Fruit of the Future?

Some outsiders had recognised the value of the baobab tree even before the EU green light.

An Italian company, the Baobab Fruit Company Senegal (BFCS), has been producing a range of baobab products in Senegal for several years – including fruit pulp, seeds and oil – for sale in Europe as dietary supplements and cosmetic products.

For six months each year during the December-June harvest, it employs more than 950 collectors in the southwest Tambacounda region and operates a small processing plant with around 100 workers in the city of Thies.

The company produces between 150 to 200 tonnes of baobab raw material products a year. Like PhytoTrade, its representatives say they are excited about the EU novel foods approval, which has triggered increased commercial enquiries.

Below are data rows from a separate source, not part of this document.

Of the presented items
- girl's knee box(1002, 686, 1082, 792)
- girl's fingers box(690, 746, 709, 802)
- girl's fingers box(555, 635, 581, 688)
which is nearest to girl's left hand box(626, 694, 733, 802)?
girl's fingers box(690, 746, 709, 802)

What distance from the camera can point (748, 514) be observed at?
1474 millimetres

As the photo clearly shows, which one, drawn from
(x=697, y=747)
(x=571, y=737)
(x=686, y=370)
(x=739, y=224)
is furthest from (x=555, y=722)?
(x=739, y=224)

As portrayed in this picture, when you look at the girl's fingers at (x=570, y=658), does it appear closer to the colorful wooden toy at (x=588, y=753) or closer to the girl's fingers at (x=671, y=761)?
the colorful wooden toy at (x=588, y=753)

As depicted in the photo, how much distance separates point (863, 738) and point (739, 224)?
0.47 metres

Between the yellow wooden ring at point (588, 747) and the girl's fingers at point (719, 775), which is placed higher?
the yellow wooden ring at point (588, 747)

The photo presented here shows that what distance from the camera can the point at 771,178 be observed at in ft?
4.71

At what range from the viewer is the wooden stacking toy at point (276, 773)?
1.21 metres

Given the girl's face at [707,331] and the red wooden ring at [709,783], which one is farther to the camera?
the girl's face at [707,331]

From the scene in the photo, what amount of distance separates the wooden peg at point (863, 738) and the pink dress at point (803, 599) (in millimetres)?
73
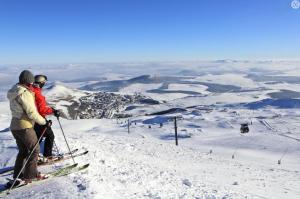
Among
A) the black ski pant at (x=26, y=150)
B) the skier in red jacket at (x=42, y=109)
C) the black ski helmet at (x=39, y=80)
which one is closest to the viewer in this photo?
the black ski pant at (x=26, y=150)

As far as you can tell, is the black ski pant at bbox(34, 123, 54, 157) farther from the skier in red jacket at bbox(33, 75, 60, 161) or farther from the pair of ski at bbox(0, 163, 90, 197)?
the pair of ski at bbox(0, 163, 90, 197)

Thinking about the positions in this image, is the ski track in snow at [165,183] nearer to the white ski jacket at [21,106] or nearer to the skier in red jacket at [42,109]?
the skier in red jacket at [42,109]

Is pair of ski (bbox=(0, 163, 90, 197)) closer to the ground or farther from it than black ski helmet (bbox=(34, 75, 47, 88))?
closer to the ground

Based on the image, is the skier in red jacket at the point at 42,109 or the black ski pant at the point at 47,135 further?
the black ski pant at the point at 47,135

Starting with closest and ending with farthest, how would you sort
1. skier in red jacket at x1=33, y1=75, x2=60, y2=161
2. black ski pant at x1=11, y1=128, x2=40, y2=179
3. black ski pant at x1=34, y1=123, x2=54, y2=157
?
black ski pant at x1=11, y1=128, x2=40, y2=179 → skier in red jacket at x1=33, y1=75, x2=60, y2=161 → black ski pant at x1=34, y1=123, x2=54, y2=157

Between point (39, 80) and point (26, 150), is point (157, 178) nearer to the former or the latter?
point (26, 150)

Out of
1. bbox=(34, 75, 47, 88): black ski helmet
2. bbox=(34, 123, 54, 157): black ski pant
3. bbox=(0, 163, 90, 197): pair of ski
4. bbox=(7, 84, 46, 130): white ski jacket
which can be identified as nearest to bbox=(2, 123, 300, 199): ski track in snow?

‘For us, it’s a fruit of the future, it will have a huge impact on Africa,’ said Laudana Zorzella, the production and commercial representative in Dakar of BFCS, which has been studying the baobab’s potential for over a decade.

But she cautions it could take time for the product pipeline to be able to benefit African farmers: ‘It’s not just around the corner.’

In the baobab forests around Tandene village in Senegal, local farmers said they looked forward to earning much more from the trees. Prices for a kilo of baobab fruit varied between 175 to 500 CFA francs (€.26-.76), they said.

‘If people know (that European consumers will buy the product) then they’ll look after the trees better and feed them less to their animals,’ said farmer Alassane Sy.